Chronique | Lindemann - F & M

Pierre Sopor 22 novembre 2019

Il y a quatre ans, Till Lindemann et Peter Tägtgren s'associaient pour sortir un premier album ensemble sous le nom de LINDEMANN. La chose a fait grand bruit, mais les deux zozos récitaient leurs partitions sans vraiment sortir de leurs zones de confort respectives et Skills in Pills ressemblait plus à un mélange de PAIN et RAMMSTEIN sans que la rencontre n'ait vraiment lieu, si ce n'est dans la beauferie d'un humour gras aussi lassant qu'inconséquent. On ne savait pas trop quoi attendre de F & M : LINDEMANN pouvait mûrir, mais LINDEMANN pouvait aussi bien stagner.

On aurait dû leur faire un peu plus confiance : en utilisant comme fil rouge six morceaux composés pour une adaptation théâtrale de Hansel & Gretel (mais chacun dans une nouvelle version), les deux artistes donnent déjà à ce second album un fond bien plus intéressant que leur premier effort. L'étrangeté malsaine est toujours de la partie, évidemment, mais si l'humour déviant n'a pas totalement disparu on est ravis de découvrir un album qui ne parle pas que de gros nénés et de l'illustre pénis de sieur Lindemann.

Abandon, cannibalisme et conte : le terrain rappelle forcément RAMMSTEIN et le retour de Till au chant en Allemand (Skills in Pills était en Anglais) pourrait renforcer cette impression. Le choix est cependant cohérent : Hansel & Gretel n'est pas une histoire espagnole, après tout. Le début de l'album sur Steh Auf fait cependant naître une autre inquiétude: celle d'avoir un nouvel album de PAIN avec le chant de Till. Le morceau est efficace, le chant rugueux prend aux tripes, l'énergie fonctionne bien mais nos craintes ne sont pas encore dissipées : les synthés, les chœurs et même le son de guitare renvoient de façon criante au travail de Tägtgren, bien que quelques riffs pachydermiques s'en éloignent. 
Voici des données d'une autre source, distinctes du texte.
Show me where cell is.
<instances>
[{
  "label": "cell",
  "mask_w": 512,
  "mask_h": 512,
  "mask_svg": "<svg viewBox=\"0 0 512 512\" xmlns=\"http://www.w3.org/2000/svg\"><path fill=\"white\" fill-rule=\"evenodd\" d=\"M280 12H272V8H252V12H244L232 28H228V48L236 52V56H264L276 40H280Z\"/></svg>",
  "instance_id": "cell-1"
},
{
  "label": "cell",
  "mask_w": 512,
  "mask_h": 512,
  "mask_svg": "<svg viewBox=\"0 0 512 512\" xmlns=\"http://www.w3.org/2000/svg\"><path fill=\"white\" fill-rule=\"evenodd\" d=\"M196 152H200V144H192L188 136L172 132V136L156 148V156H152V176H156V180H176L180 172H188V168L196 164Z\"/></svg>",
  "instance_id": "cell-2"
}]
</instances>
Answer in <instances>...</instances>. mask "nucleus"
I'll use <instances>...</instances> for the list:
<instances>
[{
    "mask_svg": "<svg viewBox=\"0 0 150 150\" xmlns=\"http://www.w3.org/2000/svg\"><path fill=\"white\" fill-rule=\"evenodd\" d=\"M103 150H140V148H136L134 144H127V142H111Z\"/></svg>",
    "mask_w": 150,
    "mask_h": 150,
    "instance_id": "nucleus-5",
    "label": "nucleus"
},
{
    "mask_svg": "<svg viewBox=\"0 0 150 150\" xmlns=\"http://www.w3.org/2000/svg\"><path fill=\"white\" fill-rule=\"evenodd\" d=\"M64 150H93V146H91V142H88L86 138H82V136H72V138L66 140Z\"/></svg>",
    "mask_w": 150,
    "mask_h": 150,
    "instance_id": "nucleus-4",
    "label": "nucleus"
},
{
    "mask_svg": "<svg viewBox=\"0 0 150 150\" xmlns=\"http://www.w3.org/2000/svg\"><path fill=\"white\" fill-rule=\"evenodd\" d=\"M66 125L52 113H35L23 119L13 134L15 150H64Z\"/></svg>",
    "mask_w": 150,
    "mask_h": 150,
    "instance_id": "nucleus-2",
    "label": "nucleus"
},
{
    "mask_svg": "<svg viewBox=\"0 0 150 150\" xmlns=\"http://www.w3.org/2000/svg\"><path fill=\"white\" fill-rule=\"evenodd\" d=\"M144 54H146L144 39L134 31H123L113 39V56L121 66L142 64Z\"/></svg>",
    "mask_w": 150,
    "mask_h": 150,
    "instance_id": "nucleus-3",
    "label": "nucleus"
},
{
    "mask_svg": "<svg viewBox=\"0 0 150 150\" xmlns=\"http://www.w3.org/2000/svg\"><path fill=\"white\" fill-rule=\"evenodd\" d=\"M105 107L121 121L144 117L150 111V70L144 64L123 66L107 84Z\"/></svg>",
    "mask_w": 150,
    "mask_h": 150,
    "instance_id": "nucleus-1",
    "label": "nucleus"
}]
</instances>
Si F & M regorge de hits en puissance, son intérêt est peut-être ailleurs. Après un début d'album faisant office de retrouvailles efficaces, Blut est le morceau qui chamboule tout. Noire et puissante, portée par un Till menaçant et majestueux qui laisse sa voix prendre de si belles aspérités, elle est l'uppercut qui apporte une puissance émotionnelle que l'on n'attendait pas chez LINDEMANN. L'état de choc se prolonge avec Knebel (son clip, en version non censurée, n'est d'ailleurs pas à mettre devant tous les yeux) : Till pose des mots allemands sur l'air de When Johnny Comes Marching Home, hymne datant de la Guerre de Sécession sur lequel Johnny Cash chantait aussi Ghostriders in the Sky, accompagné d'une simple guitare acoustique. La beauté dans la simplicité. Puis tout bascule sans prévenir dans une dernière partie agressive et brutale où le chanteur s'époumone comme rarement. C'est fou et sauvage.

F & M, est fort de cette théâtralité, ces accents orchestraux, cette émotion qui jaillit.  C'est aussi un album varié : si l'on pouvait trouver que les deux compères étaient un peu frileux et avaient du mal à se remettre en question, là, ils nous sortent carrément un tango génial (Ach so Gern, dont l'édition deluxe propose aussi une version radicalement différente) et s'embarquent dans des élans symphoniques avec Till en conteur à l'expressivité du meilleur effet (Schlaf Ein, Wer Weiß das Schon)). Les synthés ne sont pas en reste et l'électronique prend les devants sur Gummi, au final à nouveau déchaîné, Platz Eins et ses airs festifs plus inquiétants qu'autre chose ou Mathematik, présente sur l'édition deluxe, dans une version trip hop hantée différente du clip découvert il y a quelques mois où Till s'essayait au rap.

Alors qu'il était difficile de trouver un intérêt durable à Skills in Pills, le constat est tout autre avec ce deuxième album de LINDEMANN. Les deux compères se sont enfin bousculés et sortent de leur routine, tout en trouvant la bonne recette pour associer leurs personnalités artistiques fortes. En plus de ça, ils ont pris le temps de donner à F & M une cohérence narrative, un corps qui rend l'oeuvre autrement plus marquante qu'une succession de singles interchangeables. On peut toujours regretter de ne pas entendre Tägtgren donner un peu de voix, mais l'ampleur prise est remarquable, LINDEMANN s'est étoffé, a gagné en crédibilité et s'est forgé une réelle identité. Les taquins ajouteront qu'on en oublierait le dernier album de RAMMSTEIN dont on ne se souvenait de toute façon déjà plus.